[[ Extracted material open ]]

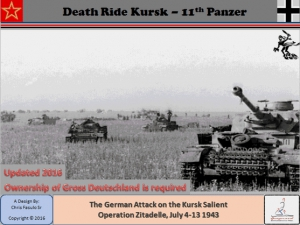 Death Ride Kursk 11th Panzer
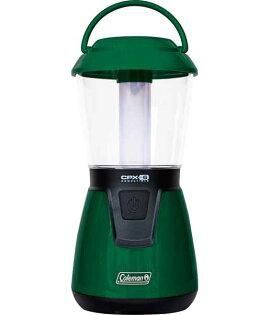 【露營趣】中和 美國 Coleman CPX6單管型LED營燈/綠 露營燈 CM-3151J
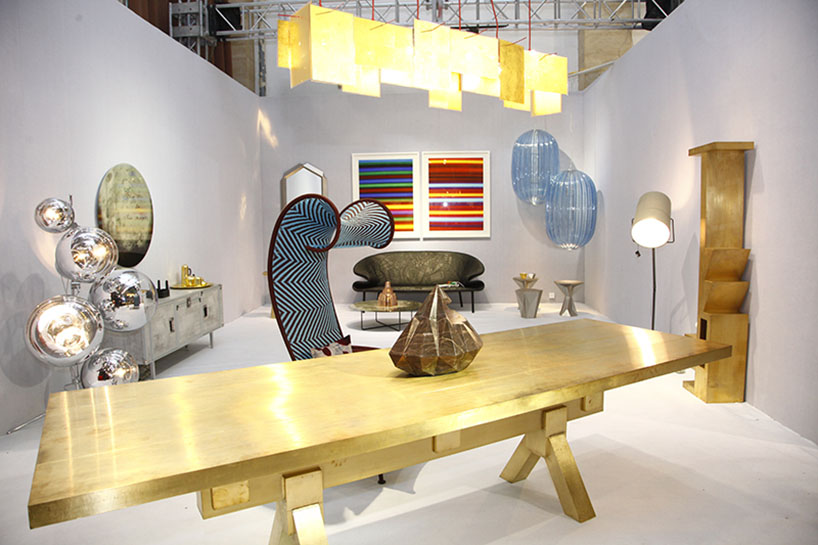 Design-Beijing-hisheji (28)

[[ Extracted material closed ]]
[[ Extracted material open ]]

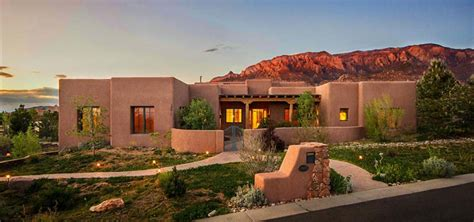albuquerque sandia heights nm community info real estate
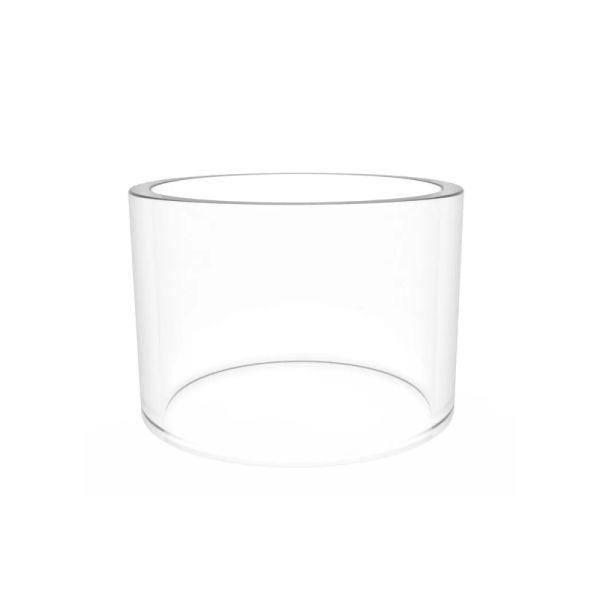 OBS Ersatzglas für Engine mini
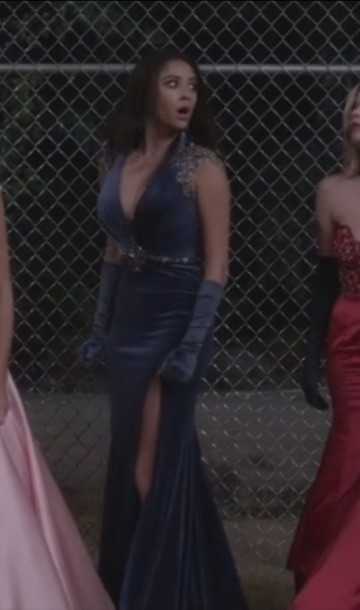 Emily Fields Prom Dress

[[ Extracted material closed ]]

● Assignment: Up in the listing, locate the line with "OBS Ersatzglas für Engine mini"; print it and every line after it down to the line with "Emily Fields Prom Dress", which is included too. Skip the pictures.

● Exercise solution:
 OBS Ersatzglas für Engine mini
 Emily Fields Prom Dress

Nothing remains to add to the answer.